Local News 01 Jul, 2024 Follow News

Hon Minister

My Progressive Opposition colleagues and I, along with many Caymanians and residents, are deeply disappointed with the Government’s absolute failure to make meaningful progress with the ReGen Sustainable Waste Management Project.

This lack of progress, as reported in the media, has left the Project Financial Close agreement and the Environmental Impact Assessment process in a state of limbo. A situation that three years of dithering and delay by the PACT/UPM Government have put them in.

This Government’s failure to complete the work on the financial close, having missed the project deadlines time and time again, has significantly increased the project costs for the country and its citizens.  These inexplicable delays have created uncertainty and risk.

The PACT/UPM Government’s term will end in about ten months, and the country will have regressed in providing a sustainable solution to our waste needs and failed to close the current landfill. This inaction could lead to significant environmental and financial consequences. 

ReGen was that sustainable solution, and if completed, it will provide the country with an environmentally friendly waste management system that would vastly reduce landfill needs for many decades. Composting and recycling would increase significantly, and the project will also provide Grand Cayman with sustainable ‘energy from waste’ that would be sold to CUC and help to deliver our energy transition targets.  It would also safely extract the landfill gas trapped in ‘Mount Trashmore’ for electricity production. Landfill gas that now contributes to dangerous fires and leaks into the atmosphere at a rate of about 23,000 tonnes a year is an environmental hazard.
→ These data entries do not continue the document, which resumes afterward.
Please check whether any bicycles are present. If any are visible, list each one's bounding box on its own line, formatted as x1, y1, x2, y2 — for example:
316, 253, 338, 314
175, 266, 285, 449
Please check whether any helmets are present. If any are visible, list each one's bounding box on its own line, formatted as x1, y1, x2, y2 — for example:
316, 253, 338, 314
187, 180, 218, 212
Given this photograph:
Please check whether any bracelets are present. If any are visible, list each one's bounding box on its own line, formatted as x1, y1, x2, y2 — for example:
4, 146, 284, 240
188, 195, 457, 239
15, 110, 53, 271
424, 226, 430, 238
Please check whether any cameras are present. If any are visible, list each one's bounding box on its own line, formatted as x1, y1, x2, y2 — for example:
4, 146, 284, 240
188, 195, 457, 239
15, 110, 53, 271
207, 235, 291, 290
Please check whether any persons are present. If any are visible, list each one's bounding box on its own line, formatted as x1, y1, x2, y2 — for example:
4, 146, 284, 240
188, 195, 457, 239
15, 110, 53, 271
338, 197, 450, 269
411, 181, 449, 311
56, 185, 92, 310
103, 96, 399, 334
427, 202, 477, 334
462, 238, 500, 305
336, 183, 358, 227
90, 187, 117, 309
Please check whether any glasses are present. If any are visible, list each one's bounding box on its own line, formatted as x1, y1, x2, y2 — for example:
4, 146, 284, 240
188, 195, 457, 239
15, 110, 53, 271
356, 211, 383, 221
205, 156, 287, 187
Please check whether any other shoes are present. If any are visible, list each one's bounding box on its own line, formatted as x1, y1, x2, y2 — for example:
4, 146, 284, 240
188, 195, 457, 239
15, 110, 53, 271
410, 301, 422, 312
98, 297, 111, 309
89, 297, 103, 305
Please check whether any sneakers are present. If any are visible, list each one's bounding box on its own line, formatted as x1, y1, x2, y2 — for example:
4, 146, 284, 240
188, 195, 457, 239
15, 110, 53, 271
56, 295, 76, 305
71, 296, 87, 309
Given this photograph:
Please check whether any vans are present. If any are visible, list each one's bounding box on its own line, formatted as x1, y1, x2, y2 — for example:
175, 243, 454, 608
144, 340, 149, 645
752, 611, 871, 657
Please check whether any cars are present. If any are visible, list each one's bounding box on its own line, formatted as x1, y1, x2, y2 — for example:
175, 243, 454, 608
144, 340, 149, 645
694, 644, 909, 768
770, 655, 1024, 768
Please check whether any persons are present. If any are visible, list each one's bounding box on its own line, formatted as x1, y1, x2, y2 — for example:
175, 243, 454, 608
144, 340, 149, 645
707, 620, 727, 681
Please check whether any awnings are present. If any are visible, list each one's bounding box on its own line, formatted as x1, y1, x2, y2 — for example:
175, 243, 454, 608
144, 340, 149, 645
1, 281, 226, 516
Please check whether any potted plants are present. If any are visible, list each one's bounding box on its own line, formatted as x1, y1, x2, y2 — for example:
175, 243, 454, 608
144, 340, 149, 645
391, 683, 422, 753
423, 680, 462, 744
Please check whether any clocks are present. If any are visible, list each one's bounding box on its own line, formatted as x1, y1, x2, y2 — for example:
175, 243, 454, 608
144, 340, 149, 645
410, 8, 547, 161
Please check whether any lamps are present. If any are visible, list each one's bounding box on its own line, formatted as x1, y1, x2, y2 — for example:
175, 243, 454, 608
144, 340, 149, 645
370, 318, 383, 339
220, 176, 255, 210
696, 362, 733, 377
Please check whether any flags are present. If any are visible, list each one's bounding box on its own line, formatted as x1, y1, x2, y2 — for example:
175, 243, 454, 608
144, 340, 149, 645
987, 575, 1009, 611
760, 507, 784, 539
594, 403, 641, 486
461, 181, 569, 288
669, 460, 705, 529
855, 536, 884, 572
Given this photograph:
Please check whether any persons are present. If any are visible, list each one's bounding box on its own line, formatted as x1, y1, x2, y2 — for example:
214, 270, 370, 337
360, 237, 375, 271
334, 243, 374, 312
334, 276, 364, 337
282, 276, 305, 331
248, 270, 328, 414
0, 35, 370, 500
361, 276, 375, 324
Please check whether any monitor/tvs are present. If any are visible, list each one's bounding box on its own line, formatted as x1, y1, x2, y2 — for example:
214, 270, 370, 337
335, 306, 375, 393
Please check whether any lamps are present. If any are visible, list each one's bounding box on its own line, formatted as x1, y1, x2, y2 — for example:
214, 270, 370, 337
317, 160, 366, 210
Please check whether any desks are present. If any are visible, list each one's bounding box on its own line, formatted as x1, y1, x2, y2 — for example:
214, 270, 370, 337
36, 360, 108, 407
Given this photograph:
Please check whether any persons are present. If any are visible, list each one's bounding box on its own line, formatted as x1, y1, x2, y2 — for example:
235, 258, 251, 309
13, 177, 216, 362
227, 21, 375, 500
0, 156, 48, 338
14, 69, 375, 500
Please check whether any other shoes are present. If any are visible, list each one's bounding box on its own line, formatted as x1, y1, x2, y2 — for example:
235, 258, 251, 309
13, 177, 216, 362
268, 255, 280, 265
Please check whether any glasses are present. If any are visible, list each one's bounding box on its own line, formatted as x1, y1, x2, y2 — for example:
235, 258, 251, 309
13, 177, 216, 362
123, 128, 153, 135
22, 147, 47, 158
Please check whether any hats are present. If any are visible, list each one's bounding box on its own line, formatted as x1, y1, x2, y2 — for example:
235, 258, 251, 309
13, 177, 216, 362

The landfills in Cayman Brac and Little Cayman would be closed, and garbage would be shipped for processing at the ReGen facility in Grand Cayman. Without ReGen, that will not happen.

That sustainable waste solution is within our grasp if the Government can complete the contracting process, but I am increasingly concerned that all the benefits of ReGen are being thrown away.

During the 2023 budget session, Minister Katherine Ebanks-Wilks, the Minister of Sustainability and Climate Resiliency, confirmed that funds were budgeted to cover two years of work on the landfill project. I also understood that the ReGen Financial Close was still in progress.

However, six months later, the ongoing delay in finalising the ReGen project, with the Government saying nothing, is increasingly concerning. 

Meanwhile, the periodic dump fires and the smell from the landfill are constant reminders of the urgency and importance of solving this issue - action is needed now.

As I have often said, Project ReGen is not only the best waste management solution for our Islands but also the single most significant sustainability project currently envisaged by the Government. Its importance cannot be overstated, and we are running out of time to implement it.

Minister Sabrina Turner, who has Ministerial responsibility for the George Town Landfill, confirmed in the House in February that if the Government fails to complete the ReGen waste-to-energy project, the country will have to continue landfilling at a new site. She did not say where this would be — whether in Bodden Town, West Bay, North Side, East End or perhaps another ‘George Town dump’.

Residents across our Islands are rightly concerned that their community may yet be targeted as the site for a new dump.

The Government must come clean and advise the country at the next meeting of Parliament in July on what is happening with the ReGen project and whether any progress will be made before the next election.

If no solution is forthcoming, tell the country where they have identified to begin a new Landfill. What is the expected timeline for developing it, and what is the anticipated cost? How would the disastrous environmental impacts of such a decision be mitigated? What abortive contract costs would have to be written off?

There are more questions than answers because the PACT/UPM Government has continued to fail to complete the ReGen contract and remain silent about its plans for waste management.